L’inquinamento atmosferico è una sfida per la politica e non solo. Il settore agricolo è sotto pressione, poiché alla forma degli allevamenti intensivi è associata la maggiore produzione di sostanze che contribuiscono alle emissioni carboniche. Per Cristina Brizzolari, presidente regionale Coldiretti, però, “la carne fa bene. C’è chi inquina di più”.

Per gran parte dei relatori del convegno attribuire agli allevamenti intensivi tutta la responsabilità dell’effetto serra è impreciso. Come sottolinea Davide Biagini, professore del Dipartimento di Scienze agrarie, forestali e alimentari “non è vero che gli animali inquinano più delle automobili”. L’impatto agricolo sull’emissione di Co2 contribuirebbe per il 7%, l’attività zootecnica per il 5%. “Spesso vengono proposte soluzioni semplicistiche”, afferma, e menziona una ricerca statunitense che ha ipotizzato cosa succederebbe se si eliminassero gli animali. “Per una serie di meccanismi la riduzione sarebbe praticamente nulla – dice -. Significherebbe alterare un settore economico non ottenendo grandi risultati”. Per Biagini la soluzione non è eliminare gli animali ma intervenire in altri modi. Ad esempio in termini genetici o genomici, con l’uso di integrativi nelle diete alimentari o con lo stoccaggio del carbone atmosferico per limitare l’effetto serra.
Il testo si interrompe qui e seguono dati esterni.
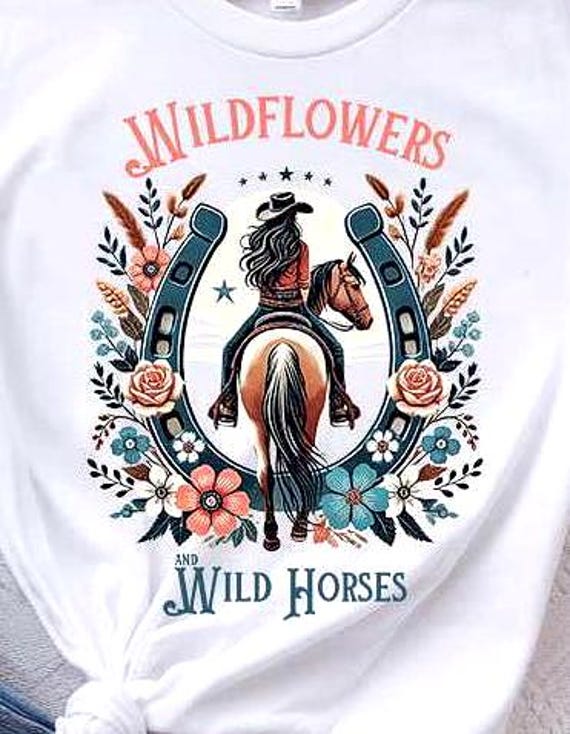 Wildflowers and Wild Horses Boho Western PNG Design Country Music Fans, Horseback Riding Graphic, Brunette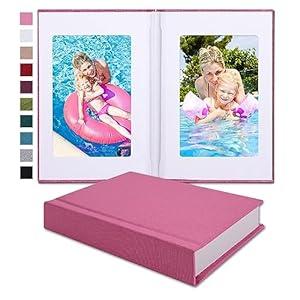 Pssoss Small 4x6 Photo Album with Writing Space Holds 30 Photos Ideal for Wedding Theme-Album and Baby Photo Album (Pink)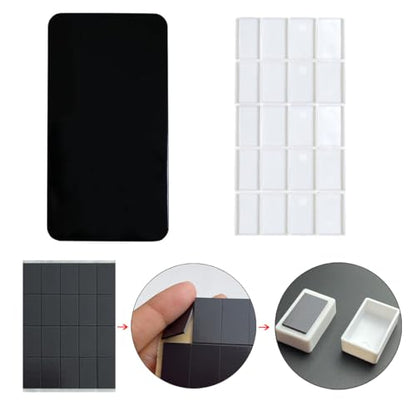 FCLUB Watercolor Tin Palette with 20Pcs Empty Full Pans, Magnetic Squares | Lightweight Paint Tray Palettes, With 3ml Pans and 3M Magnetic Squares, DIY Art Palettes, Paint Holder, Painting Palette - color: Black, size: Pack of 20 Full Pans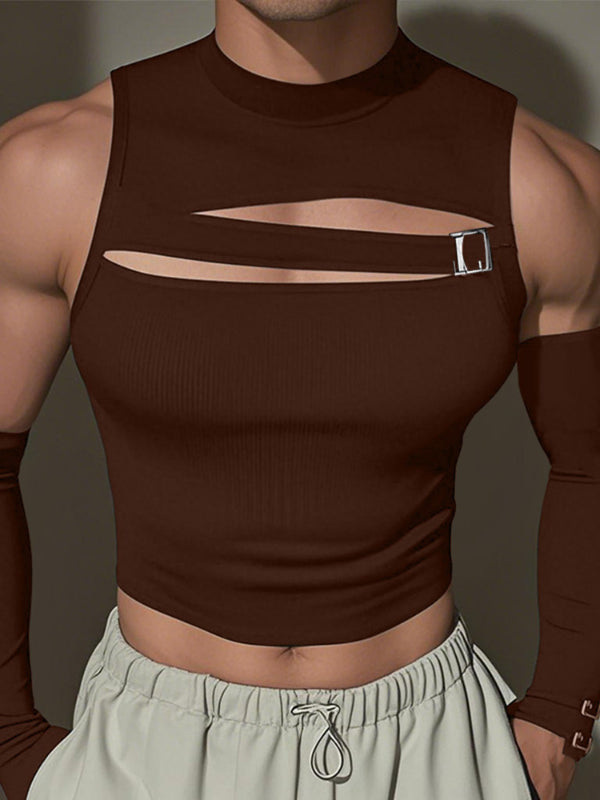 Men's Cut Cropped Sleeveless T-Shirt SKUL21584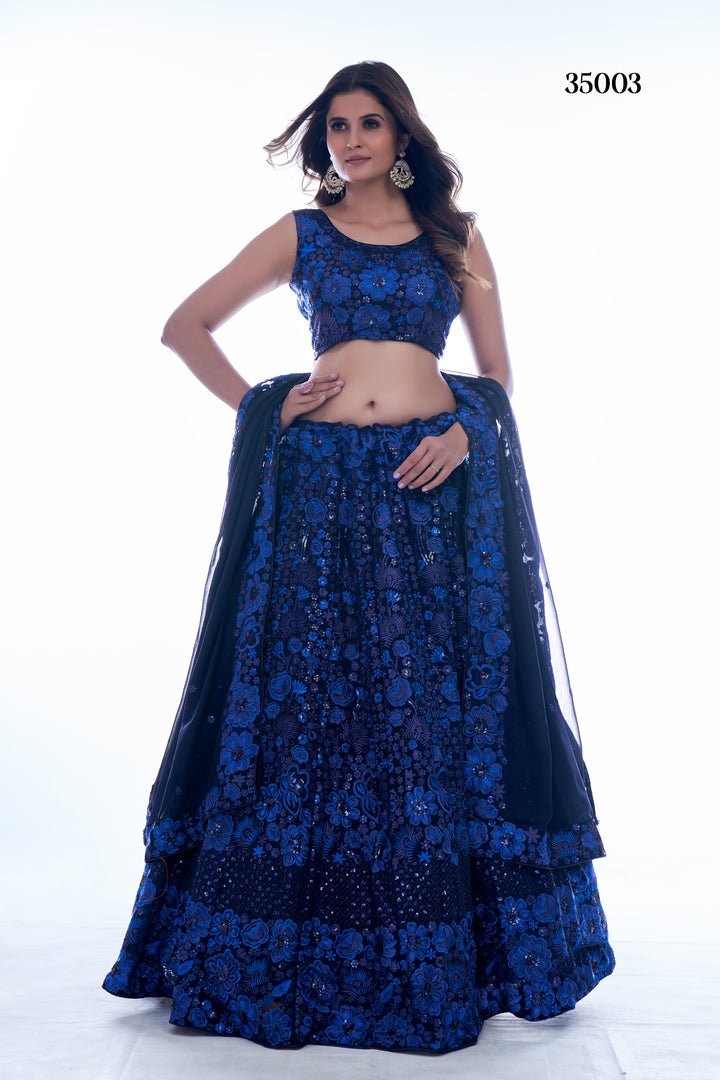 Elegant Navy Blue Georgette Lehenga Set | Intricate Thread Work & Sequins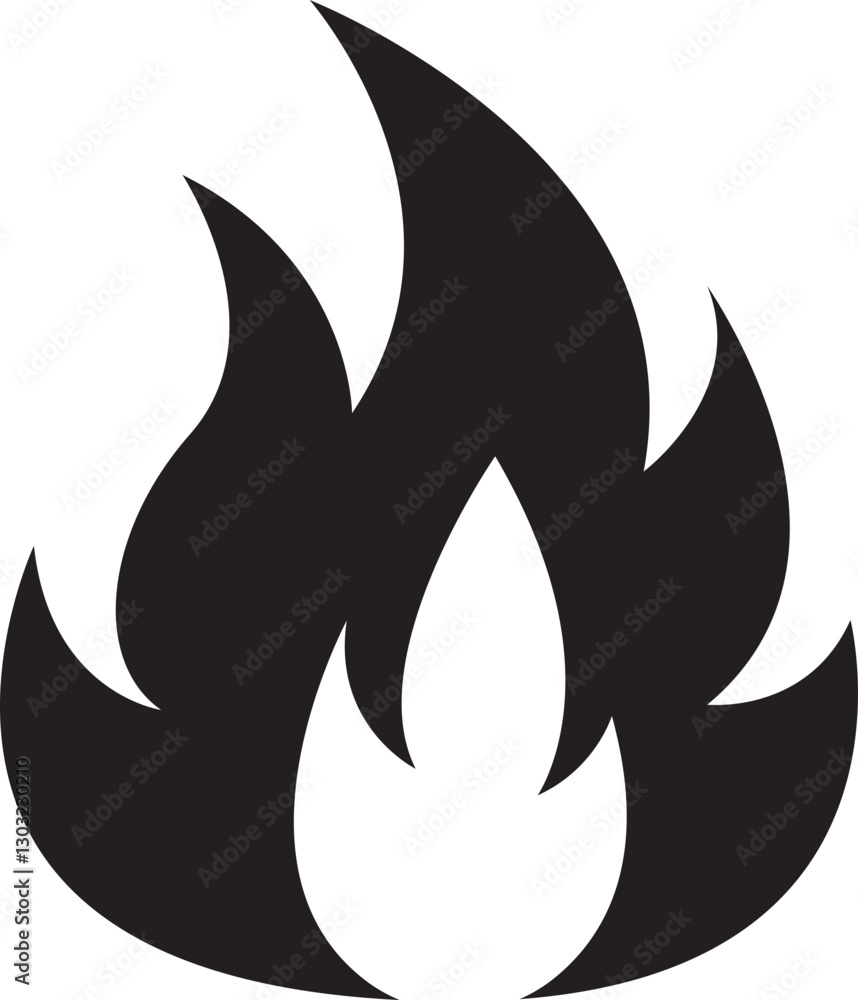 Flame icon illustration in black color line icon Flame icon illustration in black color line icon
“L’ammoniaca può essere una risorsa se sta in un posto e un problema se sta in un altro”, dice Carlo Grignani, direttore dipartimento di Scienze agrarie dell’Università di Torino. “L’ammoniaca nell’aria si trasforma in particolato (componente dell’inquinamento atmosferico, ndr) – spiega – ma l’ammoniaca usata nel suolo consente di sfruttare le capacità dell’apparato digerente degli animali per rendere l’azoto disponibile per le piante, ad esempio”.

L’evento di Coldiretti Torino dimostra che il settore agricolo intero si sta interrogando attivamente su quali alternative si possono vagliare perché l’agricoltura non contribuisca massivamente alle emissioni di particolato nell’aria. Ma la ricerca e gli studi accademici hanno tempi più lunghi di quelli che la politica deve rispettare per trovare soluzioni.